=== Required work ===
**a)** List every lens focal range named in the forum thread about 18-200 lenses below.
**b)** Resume the forum thread about 18-200 lenses after its last post.

=== Reading passage ===
# 18-200 lens. Sigma, Canon, Tamron?



## beginnerme

Hi, guys. 
I am just an enthusiast with a camera and no formal training or knowledge. Just from asking different people(photographers), I have come to the realization that an 18-200 lens would be ideal for me, who does not have the time, nor the budget to change different lenses for the different shooting needs.
So I started searching, and now I am very confused. Of course it would make sense to just get the Canon version, since I have a Rebel XT, but then I found the Sigma, which is a lot cheaper, especially if you get it used. I also heard about the Tamron, though I didn't see the prices.
Does anyone have experience/knowledge of all three compared to eachother?  Is the Sigma a lot worse since it is cheaper, or what is it missing? Is Canon a better choice just because it carries the name Canon?
Please give me any advice you have.
I am aware that the image quality will lack a little in this type of lens, due to the large range, but is it worse in one vs the others? 
I know it would be better to stick with the 18-55 kit lens and add a 70-200, or whatever you recommend, but I don't really want to switch lenses or even carry them with me(unless you guys really strongly suggest something else for around the same prices, which will give me better quality on both landscapes and zoom). I am more of a - grab the camera and go shoot - type of photographer.
I also take a lot of photos of my gorgeous little girl. Lots of them are taken in the house, in low light, with the built in flash. Any (cheap) suggestions for better shots?
Thanks a million, and sorry for the long post, but I figured the more info I give you, the more you can help me.

Roxanne


----------



## PhotoXopher

Sigma 18-250, my favorite so far for an all around walkabout lens!

=== Entries supplied ===
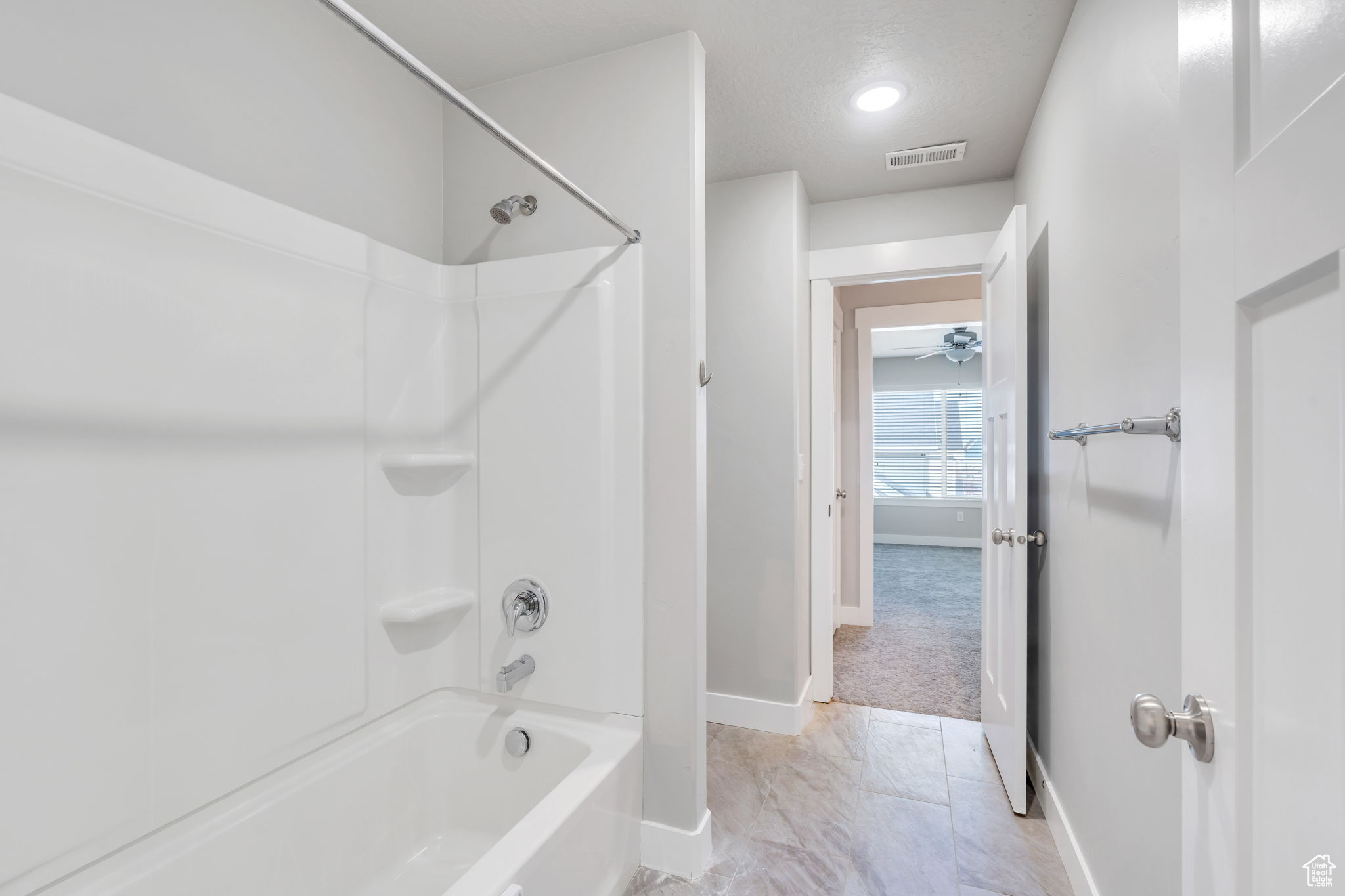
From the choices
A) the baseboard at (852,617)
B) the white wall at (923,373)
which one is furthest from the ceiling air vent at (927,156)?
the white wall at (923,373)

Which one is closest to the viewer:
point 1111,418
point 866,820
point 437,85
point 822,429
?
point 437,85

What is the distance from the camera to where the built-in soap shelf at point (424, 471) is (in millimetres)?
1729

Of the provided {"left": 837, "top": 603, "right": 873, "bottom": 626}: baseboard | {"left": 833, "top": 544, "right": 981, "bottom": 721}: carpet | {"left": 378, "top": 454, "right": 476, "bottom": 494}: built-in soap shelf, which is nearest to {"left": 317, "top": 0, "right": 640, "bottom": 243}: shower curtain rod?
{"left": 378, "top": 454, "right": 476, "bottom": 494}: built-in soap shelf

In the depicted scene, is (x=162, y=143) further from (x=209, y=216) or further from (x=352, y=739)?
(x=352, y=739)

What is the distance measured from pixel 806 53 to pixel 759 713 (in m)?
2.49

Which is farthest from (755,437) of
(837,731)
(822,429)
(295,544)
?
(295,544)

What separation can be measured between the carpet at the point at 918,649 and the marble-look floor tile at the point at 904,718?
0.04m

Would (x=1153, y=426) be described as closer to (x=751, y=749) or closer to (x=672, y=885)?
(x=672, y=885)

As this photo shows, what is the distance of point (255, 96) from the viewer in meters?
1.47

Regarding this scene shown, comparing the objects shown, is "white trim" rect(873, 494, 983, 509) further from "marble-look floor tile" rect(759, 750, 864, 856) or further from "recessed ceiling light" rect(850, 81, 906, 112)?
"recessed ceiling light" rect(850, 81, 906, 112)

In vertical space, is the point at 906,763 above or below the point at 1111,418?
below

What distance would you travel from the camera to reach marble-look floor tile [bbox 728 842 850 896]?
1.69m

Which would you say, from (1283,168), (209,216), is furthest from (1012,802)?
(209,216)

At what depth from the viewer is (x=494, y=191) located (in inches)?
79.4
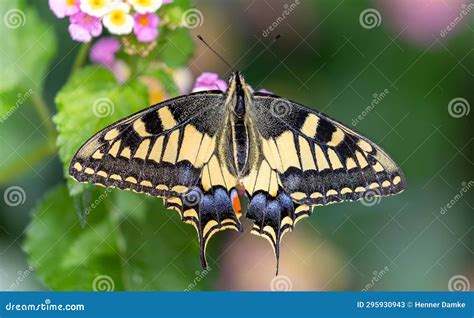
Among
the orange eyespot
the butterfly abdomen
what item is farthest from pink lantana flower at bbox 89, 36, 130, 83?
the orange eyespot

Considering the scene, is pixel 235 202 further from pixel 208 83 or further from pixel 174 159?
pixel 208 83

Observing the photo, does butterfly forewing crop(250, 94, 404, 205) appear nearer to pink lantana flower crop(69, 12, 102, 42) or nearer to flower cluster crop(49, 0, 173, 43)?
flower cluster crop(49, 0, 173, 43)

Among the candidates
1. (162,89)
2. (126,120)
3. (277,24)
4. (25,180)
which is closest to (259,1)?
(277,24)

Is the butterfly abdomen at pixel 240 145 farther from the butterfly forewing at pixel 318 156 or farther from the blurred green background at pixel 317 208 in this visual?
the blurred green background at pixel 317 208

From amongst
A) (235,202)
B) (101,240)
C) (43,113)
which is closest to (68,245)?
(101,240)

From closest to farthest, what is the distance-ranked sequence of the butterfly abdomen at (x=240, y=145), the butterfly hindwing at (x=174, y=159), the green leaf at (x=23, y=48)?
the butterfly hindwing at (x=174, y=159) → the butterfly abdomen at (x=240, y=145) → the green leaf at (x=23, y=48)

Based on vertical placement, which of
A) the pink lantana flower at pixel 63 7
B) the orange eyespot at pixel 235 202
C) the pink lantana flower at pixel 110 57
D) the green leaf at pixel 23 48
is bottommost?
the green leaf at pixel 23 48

=== Responses in order ===
**a)** 18-200, 18-55, 70-200, 18-250

**b)**
I'd recommend pairing it with the Canon equivalent of the Nikon SB-400 for around the house shots.


----------



## Dao

If you have not do so, visit some of the lens review site.  Especially those has technical reviews.

Digital Camera Reviews and News: Digital Photography Review: Forums, Glossary, FAQ
Welcome to Photozone!
www.slrgear.com

As for the lens, you have few selections from the brands you listed.  Sigma and Tamron have couple super zooms in their line up.  Personally I do not own any of them so I do not know which one is better.

The review sites may give you some hint.  If you take a lot of photos of your kids, the one that has a faster AF may help.  This is just my personal experience.

As far as taking indoor picture with low light.  A fast lens (wide aperture lens) is preferred.   If flash is allow and you are able to bounce your flash (white ceiling), a external flash is a good choice even if it is mount on the hotshoe.  You can bounce the flash off the ceiling and the result is much better than build-in flash.


----------



## JustAnEngineer

beginnerme said:


> I know it would be better to stick with the 18-55 kit lens and add a 70-200, or whatever you recommend, but I don't really want to switch lenses or even carry them with me (unless you guys really strongly suggest something else for around the same prices, which will give me better quality on both landscapes and zoom).


 Replacing your EF-S 18-55mm f/3.5-5.6 USM kit lens with a Tamron 17-50mm f/2.8 Di-II for $400-$450 would provide better image quality and much better low-light capability.  The $250 EF-S 55-250mm f/4-5.6 IS telephoto zoom lens would extend your reach for longer shots.  These two lenses together would cost less than the 18-200mm super-zoom, while providing significantly better image quality and a wider aperture.



beginnerme said:


> I also take a lot of photos of my gorgeous little girl. Lots of them are taken in the house, in low light, with the built in flash. Any (cheap) suggestions for better shots?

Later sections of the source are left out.